Page Loading Extremely Slow, Intermittent Timeouts, Errors in logs

I'm not sure where to begin. I've been having lots of problems with extreme slowness ever since upgrading to 4.0. Loading any page takes a very long time. If a build is failing and I click on the link for that build, it can take minutes for the page to load. Builds are timing out sometimes after all of the  tests are finished running. I have looked at the various logs and see errors but I don't know what they are all about.


For one build agent that times out, I get the following in the build logs before it times out:

[12:03:12]: [junit] Tests run: 333, Failures: 0, Errors: 0, Time elapsed: 150.91 sec
[12:24:32]: The build 10001 has been running for more than 30 minutes. Terminating...
[12:24:32]: [Execution timeout] {build.status.text}
[13:08:17]: Process exit code: 0
[13:08:57]: Build finished


In the teamcity-server.log I am constantly getting the error:

jetbrains.buildServer.SERVER - Failed to load finished build instance: Cannot find build promotion with ID 8187

In the build agent's error.log, I see the following, repeatedly:
     [2009-01-07 15:54:47,158]   WARN -       org.apache.xmlrpc.XmlRpc - java.net.SocketTimeoutException: Read timed out

Haven't seen anything particularly interesting in the other logs.

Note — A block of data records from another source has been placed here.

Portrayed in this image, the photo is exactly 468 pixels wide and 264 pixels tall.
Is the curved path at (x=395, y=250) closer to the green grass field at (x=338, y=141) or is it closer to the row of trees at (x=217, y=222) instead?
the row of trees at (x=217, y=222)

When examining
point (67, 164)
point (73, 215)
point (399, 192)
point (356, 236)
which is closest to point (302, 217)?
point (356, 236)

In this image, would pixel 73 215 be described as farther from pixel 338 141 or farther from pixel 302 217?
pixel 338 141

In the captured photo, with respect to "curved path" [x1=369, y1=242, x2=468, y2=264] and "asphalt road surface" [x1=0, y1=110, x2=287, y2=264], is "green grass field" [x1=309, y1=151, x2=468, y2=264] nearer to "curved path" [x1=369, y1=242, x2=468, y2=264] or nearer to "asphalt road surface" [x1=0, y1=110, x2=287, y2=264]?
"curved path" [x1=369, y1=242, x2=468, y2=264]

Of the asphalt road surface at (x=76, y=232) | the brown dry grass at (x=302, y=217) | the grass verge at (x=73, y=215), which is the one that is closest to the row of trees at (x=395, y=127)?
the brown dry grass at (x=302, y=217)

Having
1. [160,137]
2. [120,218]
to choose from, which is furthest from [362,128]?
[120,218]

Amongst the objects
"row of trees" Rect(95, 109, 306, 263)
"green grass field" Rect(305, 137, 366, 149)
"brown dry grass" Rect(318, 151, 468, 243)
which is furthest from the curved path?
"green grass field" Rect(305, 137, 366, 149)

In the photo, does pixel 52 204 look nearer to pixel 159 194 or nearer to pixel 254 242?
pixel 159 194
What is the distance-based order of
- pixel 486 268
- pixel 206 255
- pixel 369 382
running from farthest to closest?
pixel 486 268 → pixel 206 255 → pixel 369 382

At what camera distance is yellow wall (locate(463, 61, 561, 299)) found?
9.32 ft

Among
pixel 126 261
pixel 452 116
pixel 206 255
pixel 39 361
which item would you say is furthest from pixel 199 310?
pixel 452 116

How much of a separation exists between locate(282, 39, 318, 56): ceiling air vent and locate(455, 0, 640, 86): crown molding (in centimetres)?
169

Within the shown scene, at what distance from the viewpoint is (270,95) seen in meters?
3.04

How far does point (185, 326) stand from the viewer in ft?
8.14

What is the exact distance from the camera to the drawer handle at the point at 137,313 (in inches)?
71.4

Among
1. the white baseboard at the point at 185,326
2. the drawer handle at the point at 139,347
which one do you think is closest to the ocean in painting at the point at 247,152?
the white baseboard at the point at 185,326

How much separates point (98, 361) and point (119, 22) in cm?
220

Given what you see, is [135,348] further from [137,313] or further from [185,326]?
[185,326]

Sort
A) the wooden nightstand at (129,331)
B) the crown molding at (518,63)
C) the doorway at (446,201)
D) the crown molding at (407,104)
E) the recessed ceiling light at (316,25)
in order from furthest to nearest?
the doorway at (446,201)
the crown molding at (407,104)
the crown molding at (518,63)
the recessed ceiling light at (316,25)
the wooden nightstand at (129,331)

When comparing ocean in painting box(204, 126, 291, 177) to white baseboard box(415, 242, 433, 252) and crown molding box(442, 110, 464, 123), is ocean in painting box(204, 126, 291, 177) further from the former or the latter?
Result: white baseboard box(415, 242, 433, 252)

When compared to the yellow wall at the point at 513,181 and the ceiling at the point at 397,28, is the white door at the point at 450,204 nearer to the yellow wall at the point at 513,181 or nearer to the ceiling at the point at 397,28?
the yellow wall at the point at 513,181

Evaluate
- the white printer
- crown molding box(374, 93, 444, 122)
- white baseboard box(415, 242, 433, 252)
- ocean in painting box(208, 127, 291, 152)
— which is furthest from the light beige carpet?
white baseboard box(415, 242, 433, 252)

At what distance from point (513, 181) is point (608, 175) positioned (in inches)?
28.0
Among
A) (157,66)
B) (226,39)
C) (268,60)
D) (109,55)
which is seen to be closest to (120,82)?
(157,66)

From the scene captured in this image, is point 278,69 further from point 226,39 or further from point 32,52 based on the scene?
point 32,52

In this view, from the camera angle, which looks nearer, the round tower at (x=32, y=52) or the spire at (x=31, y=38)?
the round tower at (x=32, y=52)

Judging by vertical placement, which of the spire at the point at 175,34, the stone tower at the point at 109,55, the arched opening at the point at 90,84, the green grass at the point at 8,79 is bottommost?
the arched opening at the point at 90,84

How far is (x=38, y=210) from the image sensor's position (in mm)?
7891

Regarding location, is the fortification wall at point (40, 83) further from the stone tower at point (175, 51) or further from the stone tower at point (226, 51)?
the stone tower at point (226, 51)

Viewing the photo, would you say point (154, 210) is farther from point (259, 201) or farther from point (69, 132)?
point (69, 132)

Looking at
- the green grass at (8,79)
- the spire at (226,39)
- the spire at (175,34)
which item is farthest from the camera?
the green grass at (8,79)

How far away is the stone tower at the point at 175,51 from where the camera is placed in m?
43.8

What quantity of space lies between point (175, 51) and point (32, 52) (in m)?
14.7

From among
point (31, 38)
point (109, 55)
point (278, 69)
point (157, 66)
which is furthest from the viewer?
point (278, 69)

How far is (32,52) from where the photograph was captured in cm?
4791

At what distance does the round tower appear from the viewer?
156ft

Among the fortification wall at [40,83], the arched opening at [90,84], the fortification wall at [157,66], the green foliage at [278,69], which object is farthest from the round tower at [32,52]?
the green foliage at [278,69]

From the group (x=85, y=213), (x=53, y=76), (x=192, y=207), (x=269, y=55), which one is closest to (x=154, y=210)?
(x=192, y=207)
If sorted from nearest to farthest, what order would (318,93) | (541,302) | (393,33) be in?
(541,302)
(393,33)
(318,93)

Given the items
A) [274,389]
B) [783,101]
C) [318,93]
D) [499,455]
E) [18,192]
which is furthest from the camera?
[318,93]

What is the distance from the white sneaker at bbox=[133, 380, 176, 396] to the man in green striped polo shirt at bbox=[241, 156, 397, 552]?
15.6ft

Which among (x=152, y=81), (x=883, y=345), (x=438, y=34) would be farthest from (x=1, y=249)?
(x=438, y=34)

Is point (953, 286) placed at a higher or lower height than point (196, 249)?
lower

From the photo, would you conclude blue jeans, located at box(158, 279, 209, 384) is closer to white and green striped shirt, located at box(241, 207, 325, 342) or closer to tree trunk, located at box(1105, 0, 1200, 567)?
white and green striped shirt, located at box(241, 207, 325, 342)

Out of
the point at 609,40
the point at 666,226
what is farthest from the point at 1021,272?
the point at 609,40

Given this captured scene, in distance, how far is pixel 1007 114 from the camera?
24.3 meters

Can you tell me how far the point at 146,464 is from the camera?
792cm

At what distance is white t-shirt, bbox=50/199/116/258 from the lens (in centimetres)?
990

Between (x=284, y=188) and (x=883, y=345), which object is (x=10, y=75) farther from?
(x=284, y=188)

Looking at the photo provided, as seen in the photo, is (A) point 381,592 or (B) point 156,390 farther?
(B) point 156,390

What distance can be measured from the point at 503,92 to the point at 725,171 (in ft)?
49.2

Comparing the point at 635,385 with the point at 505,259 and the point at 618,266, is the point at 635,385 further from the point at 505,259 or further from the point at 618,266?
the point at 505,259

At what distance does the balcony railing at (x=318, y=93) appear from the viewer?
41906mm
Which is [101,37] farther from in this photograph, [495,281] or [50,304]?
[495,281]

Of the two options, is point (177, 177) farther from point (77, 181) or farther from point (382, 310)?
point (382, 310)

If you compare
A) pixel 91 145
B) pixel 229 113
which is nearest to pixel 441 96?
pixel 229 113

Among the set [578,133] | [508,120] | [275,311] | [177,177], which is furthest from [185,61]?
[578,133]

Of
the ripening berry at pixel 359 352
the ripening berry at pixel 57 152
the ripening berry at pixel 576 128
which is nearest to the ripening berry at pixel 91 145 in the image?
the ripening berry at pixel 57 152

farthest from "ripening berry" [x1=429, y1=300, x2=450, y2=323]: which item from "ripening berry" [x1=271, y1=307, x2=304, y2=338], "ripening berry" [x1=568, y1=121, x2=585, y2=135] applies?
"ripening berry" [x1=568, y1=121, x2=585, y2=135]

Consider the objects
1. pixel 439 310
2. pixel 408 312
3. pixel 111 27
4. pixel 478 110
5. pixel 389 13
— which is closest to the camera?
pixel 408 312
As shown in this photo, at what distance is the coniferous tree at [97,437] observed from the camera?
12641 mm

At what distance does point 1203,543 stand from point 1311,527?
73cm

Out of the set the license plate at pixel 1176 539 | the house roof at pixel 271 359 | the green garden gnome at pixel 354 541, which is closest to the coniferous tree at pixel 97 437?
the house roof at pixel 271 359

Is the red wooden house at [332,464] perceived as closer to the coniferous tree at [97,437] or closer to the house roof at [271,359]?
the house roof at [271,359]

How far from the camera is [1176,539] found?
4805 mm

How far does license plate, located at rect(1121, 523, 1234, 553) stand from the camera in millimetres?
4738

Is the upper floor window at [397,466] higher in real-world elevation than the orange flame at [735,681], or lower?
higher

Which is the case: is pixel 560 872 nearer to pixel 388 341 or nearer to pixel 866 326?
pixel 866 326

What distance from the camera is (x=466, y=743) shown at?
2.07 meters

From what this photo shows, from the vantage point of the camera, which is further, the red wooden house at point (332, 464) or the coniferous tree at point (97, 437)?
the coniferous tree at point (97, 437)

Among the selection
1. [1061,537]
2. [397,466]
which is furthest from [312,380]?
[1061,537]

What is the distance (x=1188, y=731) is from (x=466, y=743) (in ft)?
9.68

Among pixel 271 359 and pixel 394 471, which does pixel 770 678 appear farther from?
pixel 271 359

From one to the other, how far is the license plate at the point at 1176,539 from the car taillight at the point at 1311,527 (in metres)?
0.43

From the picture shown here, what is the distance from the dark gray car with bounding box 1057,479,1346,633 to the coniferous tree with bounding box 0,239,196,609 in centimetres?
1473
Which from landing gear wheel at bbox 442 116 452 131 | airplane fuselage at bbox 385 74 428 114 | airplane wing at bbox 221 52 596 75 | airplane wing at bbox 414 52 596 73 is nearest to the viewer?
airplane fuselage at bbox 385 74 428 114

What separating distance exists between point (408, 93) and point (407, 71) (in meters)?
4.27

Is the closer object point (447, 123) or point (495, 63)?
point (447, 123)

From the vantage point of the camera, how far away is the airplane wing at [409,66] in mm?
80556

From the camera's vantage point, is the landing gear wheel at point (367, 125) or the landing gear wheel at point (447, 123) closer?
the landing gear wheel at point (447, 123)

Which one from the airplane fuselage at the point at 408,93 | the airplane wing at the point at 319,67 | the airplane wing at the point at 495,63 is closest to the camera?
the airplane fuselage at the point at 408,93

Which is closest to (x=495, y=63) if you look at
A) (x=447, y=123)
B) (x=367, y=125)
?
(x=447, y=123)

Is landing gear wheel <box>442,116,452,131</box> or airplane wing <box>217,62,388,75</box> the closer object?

I am currently using the internal database, have 3 build agents and the following environment variables set:

  • TEAMCITY_AGENT_MEM_OPTS=-Xms512m -Xmx1024m -XX:MaxPermSize=256m
  • TEAMCITY_SERVER_MEM_OPTS=-Xms512m -Xmx1024m -XX:MaxPermSize=256m


Help!

0
63 comments

What is the size of your database file (.BuildServer/system/buildserver.data)? It looks like much time is spent on this file scanning. I would suggest to switch to standalone database like MySQL (http://www.jetbrains.net/confluence/display/TCD4/Migrating+to+an+External+Database).

0
Avatar
Permanently deleted user

I will upgrade to an external database as soon as I have the time. In the mean time, things are extremely slow again and I tried to do a thread dump and am getting this message:

Thread dumps of Production Branch-FN16 :: WSAPI Server Integration #552

Loading...
TeamCity was unable to locate any processes of this build.

Process tree:

Click on an item in the tree to view thread dump.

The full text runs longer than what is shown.